The (Somewhat Mental) Recipe for Recruiting An Amazing Team – Part 2

The Wholi Team – Day 1 in the office

See part 1 of this post here – http://blog.wholi.com/the-somewhat-mental-recipe-for-recruiting-an-amazing-team-part-1/

In the previous post, I talked about ‘the search’ process when it comes to finding new people here at wholi. In this, I’ll look at the next steps – initiating discussions with candidates and using your networks.

Stage Two – Discussions

1) Once you’re at ~process 3) in the previous post, you should also start trying to reach out to the best candidates and begin talking to them. Go slowly at first, you want to learn as you go.

2) We wrote a template email, in Romanian, from my co-founder Raz (who’d won 2x medals in international olympics, got a PhD in AI etc) and then personalised the email in specific places for everyone we wrote to. We were careful to include things that were attractive, and also said that we know ‘you’re probably not looking but it’s always good to make a great connection’. The email is worth spending some time on and, given the investment in time it has taken to find those candidates.

Data:
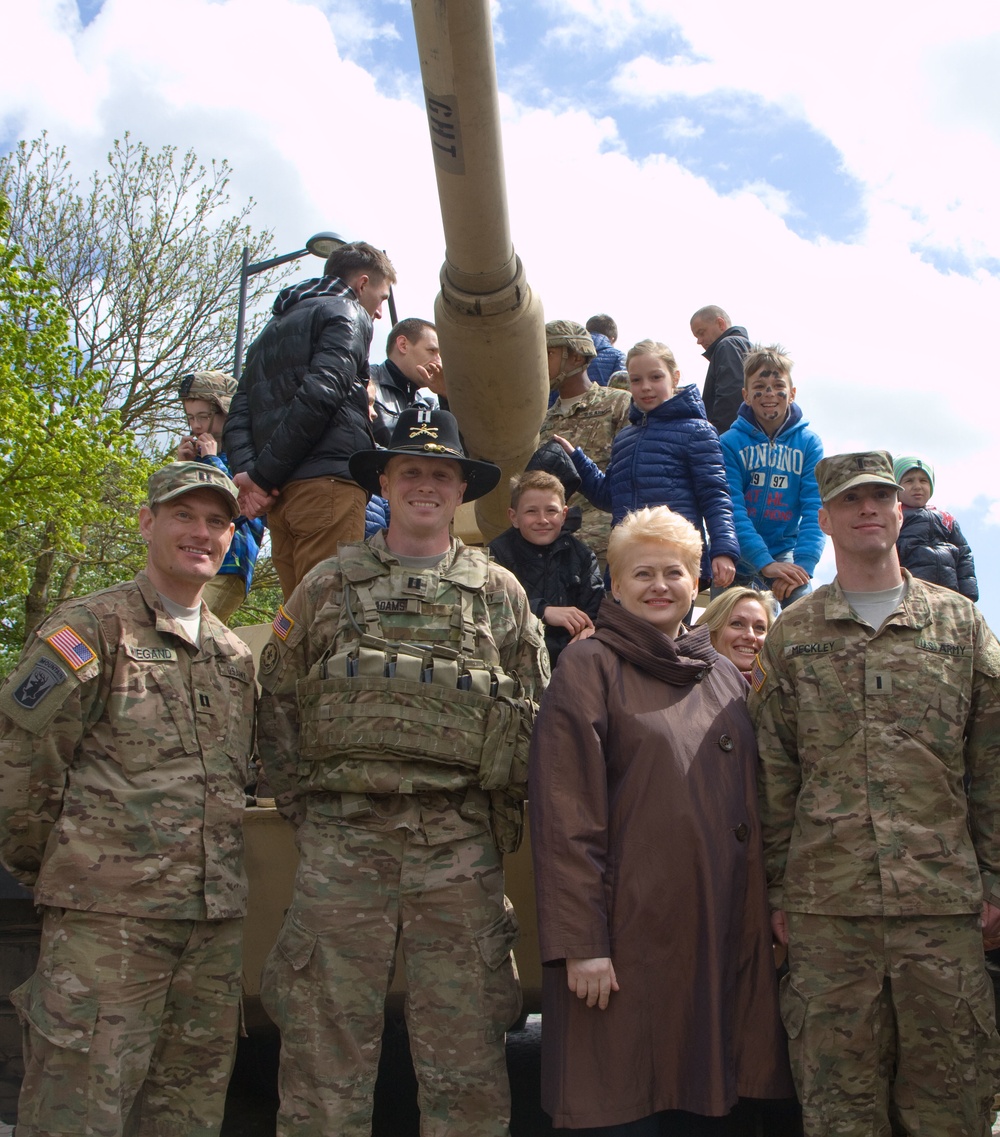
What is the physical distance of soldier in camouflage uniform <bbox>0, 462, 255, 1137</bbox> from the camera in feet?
9.94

Aim: Reproduce word for word the passage of the recruiting post that opens with the words containing "The Wholi Team" and closes with "learn as you go.".

Output for this exercise:
The Wholi Team – Day 1 in the office

See part 1 of this post here – http://blog.wholi.com/the-somewhat-mental-recipe-for-recruiting-an-amazing-team-part-1/

In the previous post, I talked about ‘the search’ process when it comes to finding new people here at wholi. In this, I’ll look at the next steps – initiating discussions with candidates and using your networks.

Stage Two – Discussions

1) Once you’re at ~process 3) in the previous post, you should also start trying to reach out to the best candidates and begin talking to them. Go slowly at first, you want to learn as you go.